Les Misérables, le Fantôme de l’Opéra, le Rouge et le Noir, Notre-Dame de Paris… Autant de comédies musicales qui reviennent cet hiver ou au printemps en France, parmi les plus populaires, et qui sont tirées d’un livre. Victor Hugo, Stendhal, Shakespeare… Ils ont tous inspirés le spectacle musical. De Paris à Broadway, les écrivains ne cessent de nourrir la scène. Les Misérables est la comédie musicale phare de Broadway, d’autres spectacles cultes sont aussi tirées d’ouvrages littéraires : l’Éveil du printemps, pièce de théâtre allemande, West Side Story et Roméo et Juliette sortent tout droit du monde shakespearien, le Fantôme de l’opéra est à l’origine une œuvre de Gaston Leroux, Oliver Twist a été adapté, Cats s’inspire de l’Old Possum’s Book of Practical Cats et d’autres poèmes de T.S. Eliot… Mais d’où vient cet engouement et comment passe-t-on d’un livre à une comédie musicale ?

Pour passer d’un livre à une comédie musicale se pose bien sûr la question des droits d’auteur. Pour la plupart des comédies citées plus haut, étant donné qu’elles sont tirées du livre d’un auteur décédé il y a plus de 70 ans, pas besoin de payer de droits, bien que demeure le droit moral des descendants de l’auteur. Si l’œuvre n’est pas encore tombée dans le domaine public, il faut payer des droits, souvent assez chers, pour pouvoir la reprendre, ce qui est probablement une des raisons pour lesquelles on s’inspire beaucoup plus de classiques anciens que d’œuvres contemporaines. Dès lors, des compositeurs, des chorégraphes et des scénaristes s’emparent du livre pour l’adapter à la scène musicale.
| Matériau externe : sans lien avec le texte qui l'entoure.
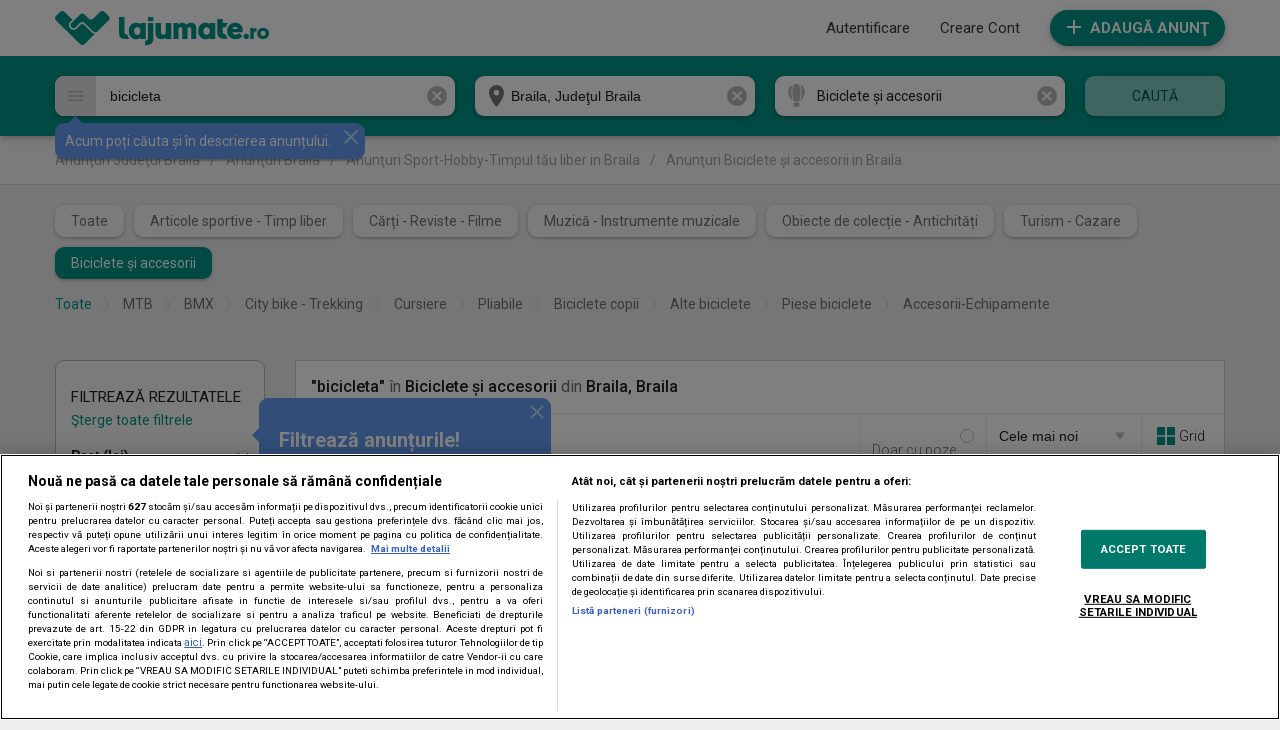

--- FILE ---
content_type: image/svg+xml
request_url: https://media1.lajumate.ro/svg/category_9_gray.svg
body_size: 620
content:
<svg xmlns="http://www.w3.org/2000/svg" width="36" height="50" viewBox="0 0 36 50">
    <path fill="#b9b9b9" d="M15.75,49.995a4.523,4.523,0,0,1-4.5-4.544V40.905h13.5V45.45a4.523,4.523,0,0,1-4.5,4.544h-4.5M18,0a18.206,18.206,0,0,1,4.614.591C25.247,4.162,27,10.706,27,18.182a67.824,67.824,0,0,1-2.251,15.906,4.523,4.523,0,0,1-4.5,4.544h-4.5a4.523,4.523,0,0,1-4.5-4.544A67.826,67.826,0,0,1,9,18.182C9,10.706,10.753,4.162,13.386.594A18.2,18.2,0,0,1,18,0M36.005,15.91c0,7.226-4.164,18-10.218,20.928,2.138-4.136,3.466-12.225,3.466-18.656A36.668,36.668,0,0,0,25.787,1.8C31.841,4.73,36.005,8.684,36.005,15.91M0,15.91C0,8.684,4.159,4.73,10.213,1.8A36.668,36.668,0,0,0,6.747,18.182c0,6.431,1.328,14.52,3.466,18.656C4.159,33.907,0,23.136,0,15.91Z"/>
</svg>

--- FILE ---
content_type: image/svg+xml
request_url: https://media1.lajumate.ro/svg/close_icon_light_blue.svg
body_size: 169
content:
<svg xmlns="http://www.w3.org/2000/svg" width="50" height="50" viewBox="0 0 27 27">
    <path fill="#bbdefb" d="M27.65,3.107L24.892,0.349,14,11.242,3.107,0.349,0.35,3.107,11.243,14,0.35,24.893,3.107,27.65,14,16.757,24.892,27.65l2.758-2.758L16.758,14Z" transform="translate(-0.5 -0.5)"/>
</svg>


--- FILE ---
content_type: image/svg+xml
request_url: https://media1.lajumate.ro/svg/category_9_white.svg
body_size: 620
content:
<svg xmlns="http://www.w3.org/2000/svg" width="36" height="50" viewBox="0 0 36 50">
    <path fill="#ffffff" d="M15.75,49.995a4.523,4.523,0,0,1-4.5-4.544V40.905h13.5V45.45a4.523,4.523,0,0,1-4.5,4.544h-4.5M18,0a18.206,18.206,0,0,1,4.614.591C25.247,4.162,27,10.706,27,18.182a67.824,67.824,0,0,1-2.251,15.906,4.523,4.523,0,0,1-4.5,4.544h-4.5a4.523,4.523,0,0,1-4.5-4.544A67.826,67.826,0,0,1,9,18.182C9,10.706,10.753,4.162,13.386.594A18.2,18.2,0,0,1,18,0M36.005,15.91c0,7.226-4.164,18-10.218,20.928,2.138-4.136,3.466-12.225,3.466-18.656A36.668,36.668,0,0,0,25.787,1.8C31.841,4.73,36.005,8.684,36.005,15.91M0,15.91C0,8.684,4.159,4.73,10.213,1.8A36.668,36.668,0,0,0,6.747,18.182c0,6.431,1.328,14.52,3.466,18.656C4.159,33.907,0,23.136,0,15.91Z"/>
</svg>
L’intérêt de cette démarche pour le spectacle vivant est bien sûr d’avoir déjà un matériau à travailler et donc de ne pas avoir à créer tout un univers avec des personnages, un scénario, etc. Même s’il reste beaucoup de création pour adapter ce livre à la scène, les auteurs disposent déjà de certaines bases tangibles pour commencer le travail. Pour les éditeurs, cela permet de faire connaître le livre à une plus large proportion de population au niveau mondial (l’œuvre de Victor Hugo aux États-Unis grâce à Broadway, par exemple) et donc de vendre plus d’ouvrages, voire pour les maisons à l’étranger de ressortir des traductions. Faire revivre le livre par la comédie musicale, un pari osé, mais largement relevé par Broadway et le monde de la création en général.